The new Bodo accord has also created a political polarisation in the state.
Guwahati: The Bodo peace accord signed in New Delhi on January 27, bringing an end to the chapter of three decades old insurgency in western Assam has certainly been a major success, but biggest challenge before all the stakeholders, including the government, would be to make it sustainable by enforcing commitments given in the new peace-accord.
This is what the civil society groups led by All Bodo Students Union which played the key role in persuading all the factions of armed rebel groups of the National Democratic Front of Bodoland (NDFB) believe.
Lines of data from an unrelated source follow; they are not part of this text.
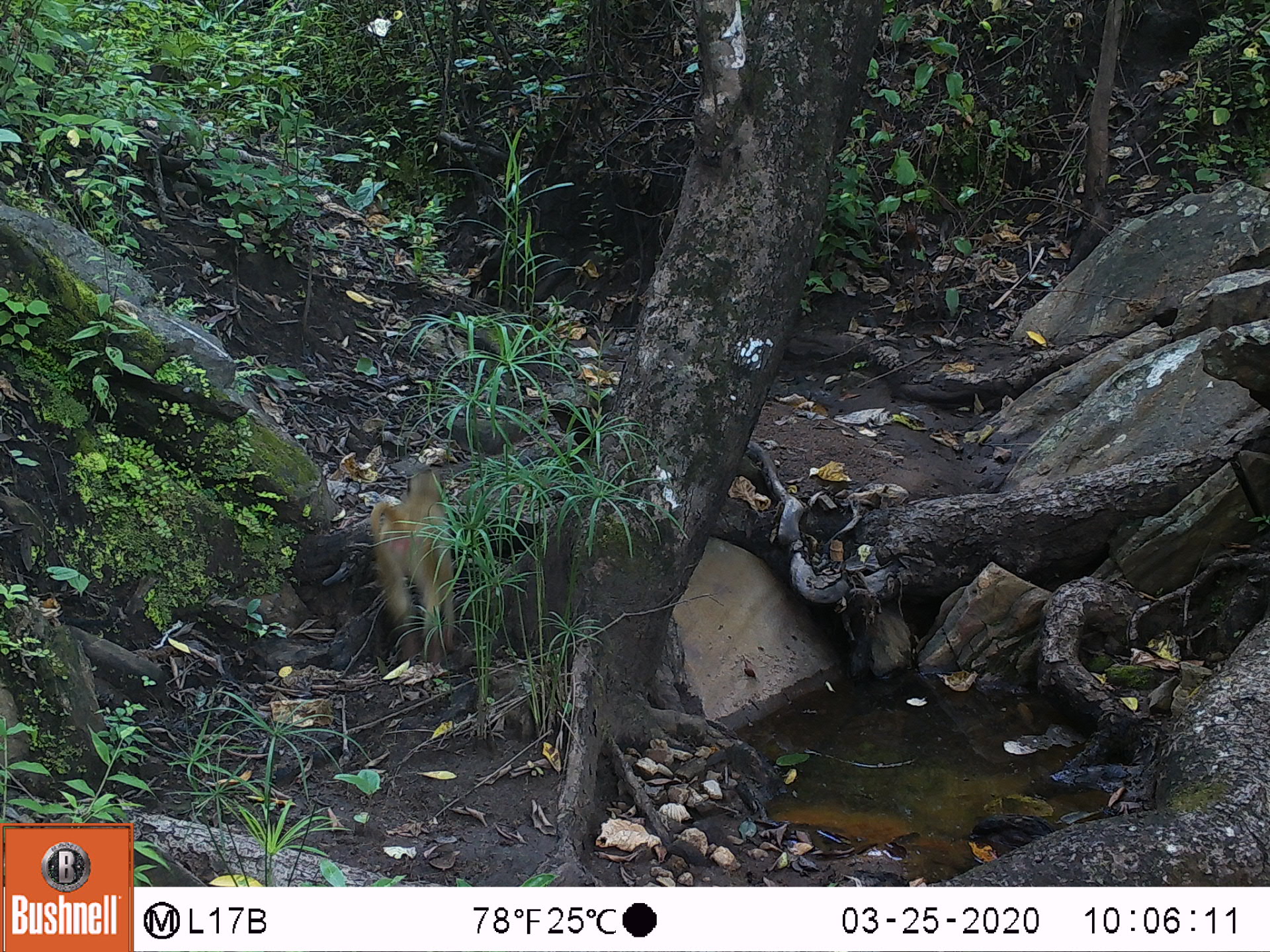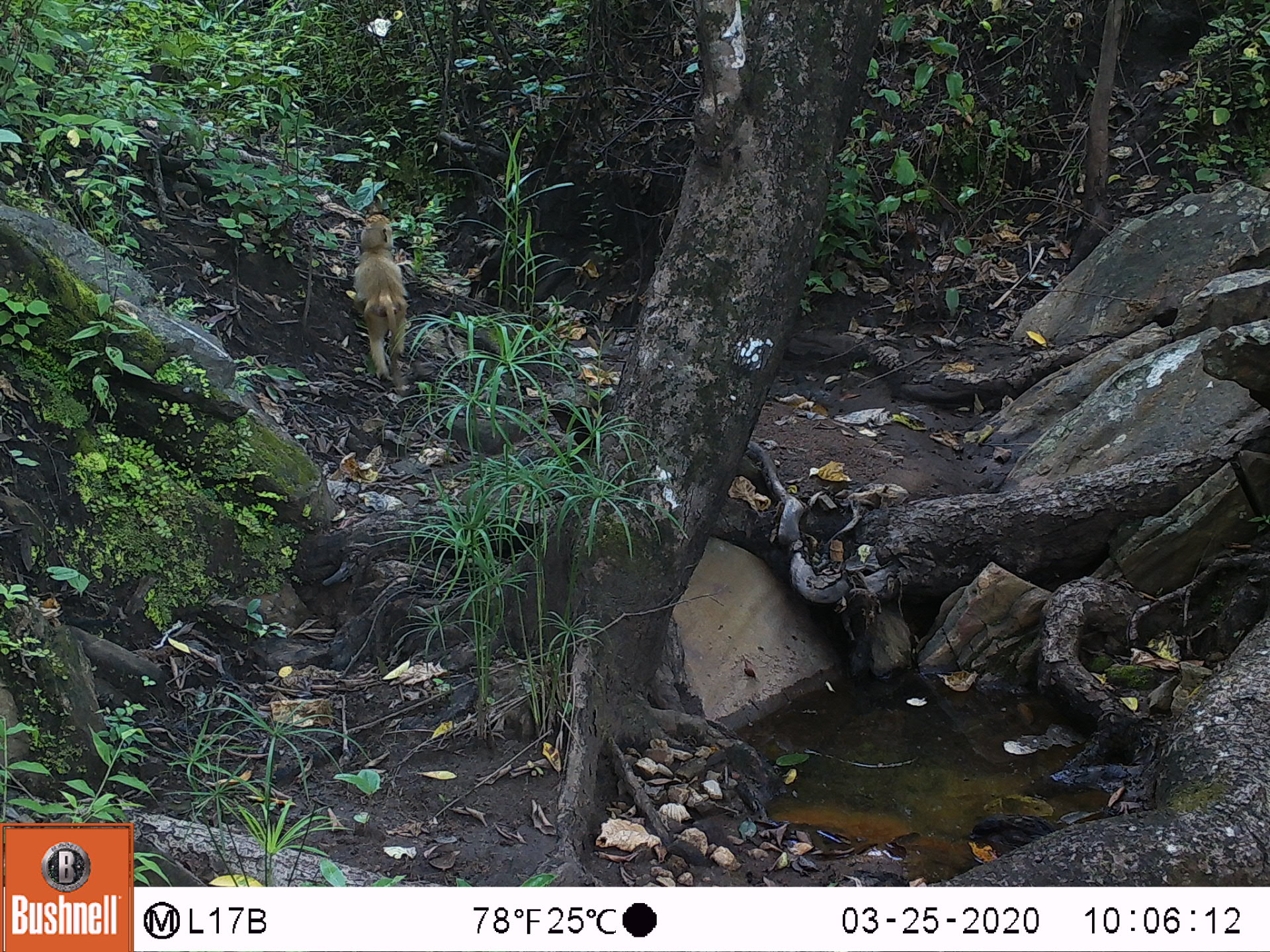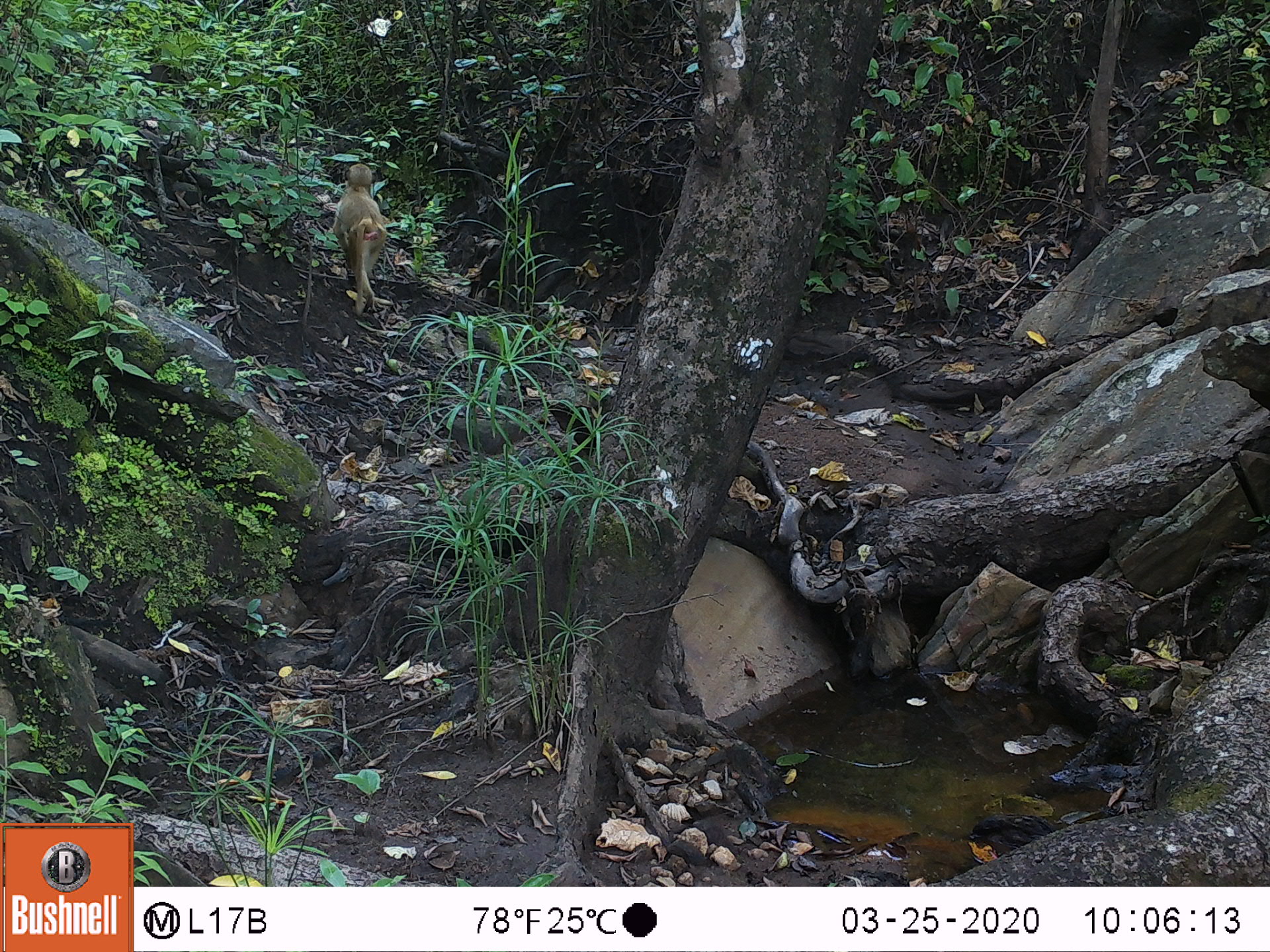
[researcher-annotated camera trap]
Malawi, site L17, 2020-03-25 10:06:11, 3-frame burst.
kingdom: Animalia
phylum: Chordata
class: Mammalia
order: Primates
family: Cercopithecidae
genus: Papio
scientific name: Papio cynocephalus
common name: yellow baboon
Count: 1.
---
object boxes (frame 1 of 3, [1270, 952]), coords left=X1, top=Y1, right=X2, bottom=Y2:
yellow baboon: left=366, top=463, right=459, bottom=658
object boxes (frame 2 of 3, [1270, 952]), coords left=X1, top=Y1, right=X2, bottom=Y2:
yellow baboon: left=342, top=227, right=418, bottom=394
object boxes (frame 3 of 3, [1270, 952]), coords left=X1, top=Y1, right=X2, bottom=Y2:
yellow baboon: left=324, top=158, right=388, bottom=313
Referring the Prime Minister Narendra Modi’s remarks, “We won’t allow the darkness of violence to return. Mothers whose children have returned from the wilderness are blessing me today. So many families have been reconciled. There were gunfights for decades in Bodoland, the Absu president Mr Pramod Boro told this newspaper, “PM’s remark has given hope to Bodo civil society which was churning for peace and harmony for decades. We wanted to bring an end to armed conflict.”
Admitting that this Bodo peace accord is unique in that it is the first peace agreement in the Northeast where all the existing insurgent groups in a particular area have put their signatures, with a joint commitment to end violence and strive for progress and development, the Absu president however said, “The onus is on the government to ensure that arms conflict is brought to an end effectively. No one should be allowed to take arms again. If it comes to notice now, the government will have to act firmly against such forces.”
Apart from more legislative, executive, administrative and financial powers, the Bodo Accord has decided to demarcate the border of the Bodoland Territorial Area (BTR). A commission headed by a retired judge will work out a mechanism for inclusion of villages with a majority tribal population, contiguous to the present Bodoland Territorial Council area, into BTR. Similarly, villages with a majority non-tribal population currently under the Bodo Council, but contiguous to non-Sixth Schedule areas (meaning areas outside the Council jurisdiction), will be excluded from the Council. This is expected to address the issues of both tribal currently outside the Bodo Council as well as non-tribal currently living within the Council.
Again, from 40 seats, the BTR Council will now have 60 seats. Up to 16 of these 60 seats could be open seats, meaning seats where non-tribal can also contest elections. Besides, there will be six nominated members in the BTR Council, including two women members and two from unrepresented communities. Thus the new Bodo Accord is going to address the grievances of non-tribal as well. The experts say that this was lacking in earlier two accords.
The other significant provisions of the new accord is the decision to set up a Bodo-Kachari Welfare Council for ‘development’ of Bodo villages located outside the Bodo Council area, and declaring Bodo language in Devnagri script as an associate official language of Assam. Besides, measures for protection of the Bodo language and culture and setting up several institutions of higher and technical education have also been provided in the accord.
The new Bodo accord has also created a political polarisation in the state. The All Bodo Students Union is going to hold a mega consultation with civil society groups from February 12 to decide their future course of action after the Bodo Accord, said Mr Boro adding, “We are going to consult all the stakeholders including the leaders of all the NDFB factions.” He however did not rule out the possibility of challenging the present political leadership of Bodoland Territorial Area in the forthcoming elections of the council this year in April.